- TASK
Carry on the article about Judge Boyko dismissing Deutsche Bank's foreclosure action, starting right after its final sentence.

- SELECTED EXTRACT

By Marvin N. Bagwell
March 25, 2008

Just in case you missed it, here is the most recent addition to the list of famous last words: 'Your honor, you just don't understand how things work.' According to press reports, that is how Judge Christopher A. Boyko of the Federal District
Court in Cleveland, OH, characterized the foreclosing lender's counsel response to the judge's request for proof that the lender, Deutsche Bank, actually owned the 14 unpaid mortgages that the lender was asking the court to foreclose.

The mortgages were part of a package of thousands of such loans purchased as a part of a Structured Investment Vehicle ('SIV') by Deutsche Bank. Apparently, somewhere between the closing, the packaging of the mortgages, their securitization by the packager, and the sale of the package to Deutsche Bank, the original mortgage documents had been lost. The only thing that Deutsche Bank's counsel could produce was a document showing an 'intent to convey the mortgages.' In dismissing Deutsche Bank's foreclosure action, an exasperated Judge Boyko wrote that the banks 'seem to adopt the attitude that since they have been doing this for so long unchallenged, this practice equates with legal compliance.' (See Amir Efrati, The Wall Street Journal, Nov. 30, 2007, p. B6, and Gretchen Morgenson, 'Foreclosures Hit a Snag for Lenders,' The New York Times, Nov. 15, 2007)

- DATASET EXCERPTS
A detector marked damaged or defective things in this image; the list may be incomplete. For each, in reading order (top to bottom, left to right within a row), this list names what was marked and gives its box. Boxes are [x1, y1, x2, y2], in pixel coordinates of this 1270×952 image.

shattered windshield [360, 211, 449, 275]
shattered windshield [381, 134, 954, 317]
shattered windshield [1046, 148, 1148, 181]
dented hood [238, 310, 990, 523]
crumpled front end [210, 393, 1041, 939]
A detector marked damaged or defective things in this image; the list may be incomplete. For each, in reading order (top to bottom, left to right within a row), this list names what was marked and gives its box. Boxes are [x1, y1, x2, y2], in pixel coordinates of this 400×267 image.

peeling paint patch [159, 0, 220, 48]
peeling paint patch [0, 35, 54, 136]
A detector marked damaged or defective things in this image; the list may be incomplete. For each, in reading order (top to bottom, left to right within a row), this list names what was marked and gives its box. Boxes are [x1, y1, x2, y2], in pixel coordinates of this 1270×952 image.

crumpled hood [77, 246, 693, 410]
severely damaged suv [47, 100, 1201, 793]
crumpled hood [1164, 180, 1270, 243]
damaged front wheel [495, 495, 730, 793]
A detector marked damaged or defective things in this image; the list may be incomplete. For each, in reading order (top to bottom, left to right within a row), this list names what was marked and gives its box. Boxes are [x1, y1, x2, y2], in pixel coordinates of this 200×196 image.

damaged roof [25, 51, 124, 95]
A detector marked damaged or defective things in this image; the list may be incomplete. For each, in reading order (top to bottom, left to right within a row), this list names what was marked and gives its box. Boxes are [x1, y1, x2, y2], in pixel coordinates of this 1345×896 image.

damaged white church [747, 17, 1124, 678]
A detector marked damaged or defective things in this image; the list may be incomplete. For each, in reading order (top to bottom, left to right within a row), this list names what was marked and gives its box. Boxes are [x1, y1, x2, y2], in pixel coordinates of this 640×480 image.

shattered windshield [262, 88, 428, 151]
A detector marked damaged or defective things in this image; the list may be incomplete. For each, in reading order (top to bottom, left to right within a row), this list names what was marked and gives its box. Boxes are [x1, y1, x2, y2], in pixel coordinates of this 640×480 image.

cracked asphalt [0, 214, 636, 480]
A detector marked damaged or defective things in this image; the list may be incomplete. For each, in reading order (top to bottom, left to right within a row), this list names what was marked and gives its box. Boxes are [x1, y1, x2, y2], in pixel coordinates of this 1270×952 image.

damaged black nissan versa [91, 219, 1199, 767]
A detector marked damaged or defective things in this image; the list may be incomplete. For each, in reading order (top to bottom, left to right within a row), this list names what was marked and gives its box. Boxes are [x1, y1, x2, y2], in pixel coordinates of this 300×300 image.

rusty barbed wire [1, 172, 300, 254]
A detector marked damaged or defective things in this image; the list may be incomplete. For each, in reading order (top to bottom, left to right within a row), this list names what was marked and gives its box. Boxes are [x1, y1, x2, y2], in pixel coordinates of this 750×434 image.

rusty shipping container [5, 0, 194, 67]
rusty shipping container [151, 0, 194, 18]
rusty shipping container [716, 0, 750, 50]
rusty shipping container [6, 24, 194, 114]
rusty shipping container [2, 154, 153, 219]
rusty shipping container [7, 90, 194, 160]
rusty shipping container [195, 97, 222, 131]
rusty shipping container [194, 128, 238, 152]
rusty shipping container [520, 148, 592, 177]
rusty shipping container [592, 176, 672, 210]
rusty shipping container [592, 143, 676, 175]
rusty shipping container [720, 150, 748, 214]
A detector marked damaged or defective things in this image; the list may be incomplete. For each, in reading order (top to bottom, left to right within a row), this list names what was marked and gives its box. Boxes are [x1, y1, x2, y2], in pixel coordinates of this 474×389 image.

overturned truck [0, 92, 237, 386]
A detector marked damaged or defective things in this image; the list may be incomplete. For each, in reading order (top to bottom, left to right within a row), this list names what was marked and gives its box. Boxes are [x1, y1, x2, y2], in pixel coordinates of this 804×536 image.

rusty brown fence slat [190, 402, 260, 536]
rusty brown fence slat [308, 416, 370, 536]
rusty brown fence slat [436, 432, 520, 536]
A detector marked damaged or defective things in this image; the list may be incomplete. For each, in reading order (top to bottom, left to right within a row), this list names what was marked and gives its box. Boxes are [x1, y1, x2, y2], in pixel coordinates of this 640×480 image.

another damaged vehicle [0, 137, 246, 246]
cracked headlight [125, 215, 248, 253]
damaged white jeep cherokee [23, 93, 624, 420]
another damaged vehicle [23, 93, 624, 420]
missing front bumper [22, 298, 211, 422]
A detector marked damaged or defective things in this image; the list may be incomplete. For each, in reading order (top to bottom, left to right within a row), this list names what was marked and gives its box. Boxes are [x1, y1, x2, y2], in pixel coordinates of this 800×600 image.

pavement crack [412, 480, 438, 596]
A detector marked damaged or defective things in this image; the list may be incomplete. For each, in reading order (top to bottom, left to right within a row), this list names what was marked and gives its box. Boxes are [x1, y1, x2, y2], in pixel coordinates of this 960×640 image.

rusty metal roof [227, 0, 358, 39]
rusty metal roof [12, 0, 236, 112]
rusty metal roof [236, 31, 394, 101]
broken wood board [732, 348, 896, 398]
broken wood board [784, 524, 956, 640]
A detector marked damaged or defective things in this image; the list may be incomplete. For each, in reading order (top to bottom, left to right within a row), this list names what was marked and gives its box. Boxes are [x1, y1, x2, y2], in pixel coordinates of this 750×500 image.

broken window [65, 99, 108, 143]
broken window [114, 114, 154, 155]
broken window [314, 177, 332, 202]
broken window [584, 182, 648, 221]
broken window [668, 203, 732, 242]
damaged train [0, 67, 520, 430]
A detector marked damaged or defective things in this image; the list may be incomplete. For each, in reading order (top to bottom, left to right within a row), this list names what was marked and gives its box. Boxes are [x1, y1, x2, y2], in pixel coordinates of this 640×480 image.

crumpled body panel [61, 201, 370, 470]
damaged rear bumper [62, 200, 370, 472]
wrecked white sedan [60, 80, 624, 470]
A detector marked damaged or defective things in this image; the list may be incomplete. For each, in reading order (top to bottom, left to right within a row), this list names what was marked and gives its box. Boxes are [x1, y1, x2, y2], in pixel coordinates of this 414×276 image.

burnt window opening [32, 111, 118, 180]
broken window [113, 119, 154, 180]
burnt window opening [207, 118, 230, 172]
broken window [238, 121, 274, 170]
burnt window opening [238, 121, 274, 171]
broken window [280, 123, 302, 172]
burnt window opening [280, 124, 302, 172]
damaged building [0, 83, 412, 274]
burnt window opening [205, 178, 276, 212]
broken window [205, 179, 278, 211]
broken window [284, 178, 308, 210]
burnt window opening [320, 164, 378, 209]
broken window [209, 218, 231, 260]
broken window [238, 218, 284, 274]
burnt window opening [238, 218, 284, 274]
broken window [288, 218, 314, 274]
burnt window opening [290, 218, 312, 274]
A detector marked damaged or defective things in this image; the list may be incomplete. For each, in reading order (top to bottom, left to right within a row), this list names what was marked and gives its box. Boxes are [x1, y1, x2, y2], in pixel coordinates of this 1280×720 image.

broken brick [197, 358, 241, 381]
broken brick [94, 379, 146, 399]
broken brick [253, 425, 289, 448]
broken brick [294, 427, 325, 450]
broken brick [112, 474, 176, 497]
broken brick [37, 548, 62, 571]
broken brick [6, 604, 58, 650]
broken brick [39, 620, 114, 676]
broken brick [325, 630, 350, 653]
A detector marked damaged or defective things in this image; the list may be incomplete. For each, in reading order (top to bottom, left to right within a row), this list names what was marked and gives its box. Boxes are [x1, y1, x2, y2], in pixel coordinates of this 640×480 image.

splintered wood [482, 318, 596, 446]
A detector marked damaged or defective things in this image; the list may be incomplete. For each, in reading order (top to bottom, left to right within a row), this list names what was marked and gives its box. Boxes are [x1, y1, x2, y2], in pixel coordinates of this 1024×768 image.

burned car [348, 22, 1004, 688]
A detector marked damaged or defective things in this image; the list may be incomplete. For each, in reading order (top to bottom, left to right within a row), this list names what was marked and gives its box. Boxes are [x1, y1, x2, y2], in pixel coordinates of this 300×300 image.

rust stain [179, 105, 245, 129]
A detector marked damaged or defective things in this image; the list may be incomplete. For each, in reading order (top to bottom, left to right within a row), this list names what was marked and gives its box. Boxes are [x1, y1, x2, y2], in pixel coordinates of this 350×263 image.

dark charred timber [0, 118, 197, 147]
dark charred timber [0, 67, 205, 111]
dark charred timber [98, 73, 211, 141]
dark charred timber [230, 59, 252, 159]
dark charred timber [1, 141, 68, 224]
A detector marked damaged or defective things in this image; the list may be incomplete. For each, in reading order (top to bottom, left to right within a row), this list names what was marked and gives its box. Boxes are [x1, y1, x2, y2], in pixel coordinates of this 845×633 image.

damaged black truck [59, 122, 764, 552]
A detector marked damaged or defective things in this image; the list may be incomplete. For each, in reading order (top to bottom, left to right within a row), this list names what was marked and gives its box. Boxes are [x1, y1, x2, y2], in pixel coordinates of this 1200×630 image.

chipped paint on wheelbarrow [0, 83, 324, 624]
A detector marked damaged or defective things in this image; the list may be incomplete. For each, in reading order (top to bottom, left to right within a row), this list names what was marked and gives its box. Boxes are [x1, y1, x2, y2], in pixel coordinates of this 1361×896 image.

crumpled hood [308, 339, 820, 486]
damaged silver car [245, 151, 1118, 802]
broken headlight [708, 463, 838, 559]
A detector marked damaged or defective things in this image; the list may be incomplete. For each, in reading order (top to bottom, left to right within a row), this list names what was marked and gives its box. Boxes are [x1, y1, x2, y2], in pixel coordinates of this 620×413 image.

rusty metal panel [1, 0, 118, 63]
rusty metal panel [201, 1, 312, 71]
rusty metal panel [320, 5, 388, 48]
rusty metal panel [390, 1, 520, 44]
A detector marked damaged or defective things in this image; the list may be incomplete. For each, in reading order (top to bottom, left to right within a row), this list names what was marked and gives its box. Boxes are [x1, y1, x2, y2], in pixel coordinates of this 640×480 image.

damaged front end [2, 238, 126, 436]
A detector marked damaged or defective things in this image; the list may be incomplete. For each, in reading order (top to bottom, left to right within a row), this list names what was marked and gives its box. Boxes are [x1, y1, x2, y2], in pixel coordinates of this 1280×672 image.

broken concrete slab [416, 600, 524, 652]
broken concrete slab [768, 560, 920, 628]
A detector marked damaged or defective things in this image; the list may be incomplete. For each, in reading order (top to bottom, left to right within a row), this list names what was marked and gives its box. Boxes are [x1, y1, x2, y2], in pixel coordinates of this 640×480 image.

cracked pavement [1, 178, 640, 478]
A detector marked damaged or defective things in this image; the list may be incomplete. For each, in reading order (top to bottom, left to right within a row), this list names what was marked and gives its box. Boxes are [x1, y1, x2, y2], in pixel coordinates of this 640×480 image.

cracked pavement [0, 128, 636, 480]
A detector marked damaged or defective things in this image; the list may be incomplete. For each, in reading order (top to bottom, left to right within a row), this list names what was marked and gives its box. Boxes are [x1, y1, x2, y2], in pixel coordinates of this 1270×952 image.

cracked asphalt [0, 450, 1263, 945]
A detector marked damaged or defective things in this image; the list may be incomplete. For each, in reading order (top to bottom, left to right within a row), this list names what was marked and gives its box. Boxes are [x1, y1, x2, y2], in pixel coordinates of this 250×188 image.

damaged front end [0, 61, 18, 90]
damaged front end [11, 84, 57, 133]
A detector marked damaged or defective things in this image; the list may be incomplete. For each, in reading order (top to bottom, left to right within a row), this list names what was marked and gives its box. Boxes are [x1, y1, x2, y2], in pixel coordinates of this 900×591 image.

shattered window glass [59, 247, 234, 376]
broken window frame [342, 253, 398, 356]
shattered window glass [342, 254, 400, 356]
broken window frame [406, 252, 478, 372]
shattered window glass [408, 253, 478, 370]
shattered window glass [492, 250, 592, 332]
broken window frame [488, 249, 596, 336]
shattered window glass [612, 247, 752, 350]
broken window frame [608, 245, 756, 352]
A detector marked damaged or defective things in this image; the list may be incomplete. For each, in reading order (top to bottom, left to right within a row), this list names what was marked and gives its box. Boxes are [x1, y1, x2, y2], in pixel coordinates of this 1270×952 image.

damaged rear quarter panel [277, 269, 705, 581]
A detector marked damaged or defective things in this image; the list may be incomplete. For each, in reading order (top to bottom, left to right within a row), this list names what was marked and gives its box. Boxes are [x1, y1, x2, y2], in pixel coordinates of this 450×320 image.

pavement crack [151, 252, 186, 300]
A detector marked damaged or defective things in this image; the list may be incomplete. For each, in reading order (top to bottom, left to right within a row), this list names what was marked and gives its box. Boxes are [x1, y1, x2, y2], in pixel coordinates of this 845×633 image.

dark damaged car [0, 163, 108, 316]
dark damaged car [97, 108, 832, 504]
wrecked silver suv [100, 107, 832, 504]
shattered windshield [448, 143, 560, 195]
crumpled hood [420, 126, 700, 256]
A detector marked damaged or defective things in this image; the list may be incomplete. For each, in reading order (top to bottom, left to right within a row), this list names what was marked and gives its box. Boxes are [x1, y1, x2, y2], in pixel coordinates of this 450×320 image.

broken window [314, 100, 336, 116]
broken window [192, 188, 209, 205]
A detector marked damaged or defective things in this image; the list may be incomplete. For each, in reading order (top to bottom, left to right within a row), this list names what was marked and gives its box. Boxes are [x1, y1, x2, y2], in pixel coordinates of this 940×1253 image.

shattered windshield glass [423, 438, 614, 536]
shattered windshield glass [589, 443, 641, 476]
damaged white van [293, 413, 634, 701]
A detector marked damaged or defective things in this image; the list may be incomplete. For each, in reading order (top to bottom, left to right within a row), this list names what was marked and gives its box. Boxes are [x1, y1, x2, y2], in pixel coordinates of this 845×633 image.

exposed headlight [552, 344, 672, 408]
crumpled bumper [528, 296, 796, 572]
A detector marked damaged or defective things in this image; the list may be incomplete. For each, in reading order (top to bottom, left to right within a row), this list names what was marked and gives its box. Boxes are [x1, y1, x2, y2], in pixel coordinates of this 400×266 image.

- ANSWER SECTION
Once word of Judge Boyko's decision reached the popular press, the blogosphere immediately lit up. One participant commented that lenders should be held to task and required to produce ownership of mortgages because such ownership is 'the heart of Western property rights since the Magna Carta.' (digg.com) Other comments were more inflammatory.